- **Text segment**:
··········

Further, the power to “engage in war” does not grant unlimited legislative or immigration authority. See, e.g., Youngstown Sheet & Tube Co. v. Sawyer, 343 U.S. 579, 642–45, 72 S.Ct. 863, 96 L.Ed. 1153 (1952) (Jackson, J., concurring).16 If this is true for the federal government, then it is most certainly the case for the temporary and narrow exception given to states under the State War Clause. Engaging in war is one function of government; controlling immigration is another. Madison's Report of 1800 specifically rejected the idea that control of immigration is incident to the power of war. James Madison, The Report of 1800, (Jan. 7, 1800), founders.archives.gov/documents/Madison/01-17-02-0202.
The state's limited and temporary authority to engage in war to repel invasions of organized hostile forces does not amount to a wider authority to regulate in fields preempted by the federal government. The State War Clause itself makes this clear. Even when under invasion, the Clause forbids states from, inter alia, entering into treaties, granting letters of marque, laying duties, or keeping troops. The State War Clause authorizes a state only to “engage in war [if] actually invaded,” it does not suspend any other restrictions contained in Section 10. U.S. Const. art. 1 § 10 cl. 3. The “actually invaded” clause affects only the power to engage in war and delegates no other powers to the state. Just as Texas cannot unilaterally enter treaties or lay duties in wartime, the State War Clause does not grant it the power to violate the Supremacy Clause.

··········

- **Available data**:
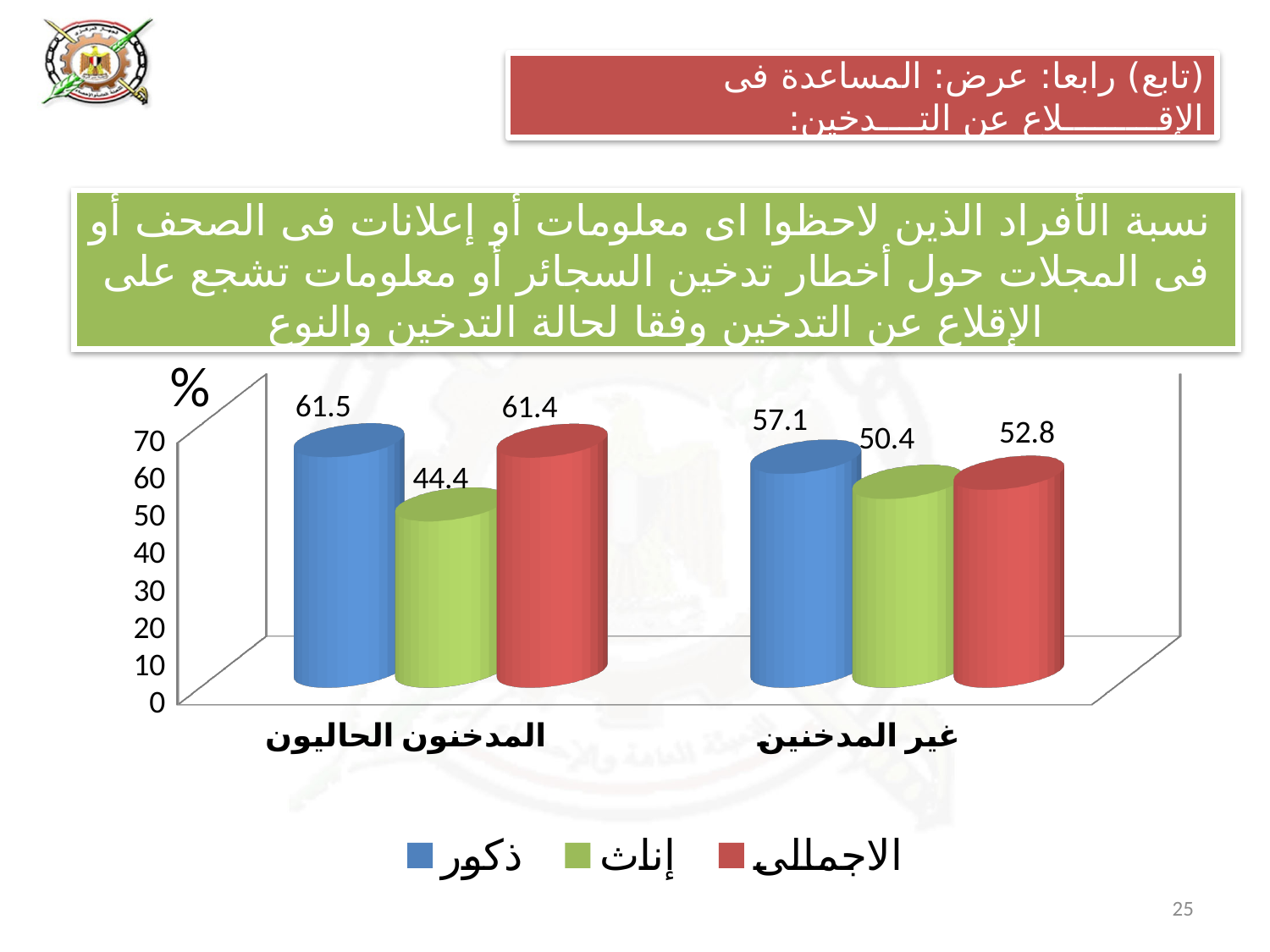
Which is larger: the إناث (females) value for المدخنون الحاليون or the إناث (females) value for غير المدخنين? غير المدخنين What is the difference between the ذكور (males) value and the إناث (females) value among المدخنون الحاليون (current smokers)? 17.1 What is the value for الاجمالى (total) among غير المدخنين (non-smokers)? 52.8 What is the value for إناث (females) among المدخنون الحاليون (current smokers)? 44.4 Which series has the lowest value among المدخنون الحاليون (current smokers)? إناث How many series does the legend list? 3 Which series has the highest value among غير المدخنين (non-smokers)? ذكور What is the value for إناث (females) among غير المدخنين (non-smokers)? 50.4 What kind of chart is shown on the slide? bar chart How many categories are shown on the x axis? 2 What is the value for ذكور (males) among المدخنون الحاليون (current smokers)? 61.5 Is the value for ذكور (males) among غير المدخنين (non-smokers) greater or less than 50? greater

··········

- **The task**:
Set down the passage on the State War Clause word for word, from start to finish. This data was drawn from a separate source.

- **Output of the task**:
Further, the power to “engage in war” does not grant unlimited legislative or immigration authority. See, e.g., Youngstown Sheet & Tube Co. v. Sawyer, 343 U.S. 579, 642–45, 72 S.Ct. 863, 96 L.Ed. 1153 (1952) (Jackson, J., concurring).16 If this is true for the federal government, then it is most certainly the case for the temporary and narrow exception given to states under the State War Clause. Engaging in war is one function of government; controlling immigration is another. Madison's Report of 1800 specifically rejected the idea that control of immigration is incident to the power of war. James Madison, The Report of 1800, (Jan. 7, 1800), founders.archives.gov/documents/Madison/01-17-02-0202.
The state's limited and temporary authority to engage in war to repel invasions of organized hostile forces does not amount to a wider authority to regulate in fields preempted by the federal government. The State War Clause itself makes this clear. Even when under invasion, the Clause forbids states from, inter alia, entering into treaties, granting letters of marque, laying duties, or keeping troops. The State War Clause authorizes a state only to “engage in war [if] actually invaded,” it does not suspend any other restrictions contained in Section 10. U.S. Const. art. 1 § 10 cl. 3. The “actually invaded” clause affects only the power to engage in war and delegates no other powers to the state. Just as Texas cannot unilaterally enter treaties or lay duties in wartime, the State War Clause does not grant it the power to violate the Supremacy Clause.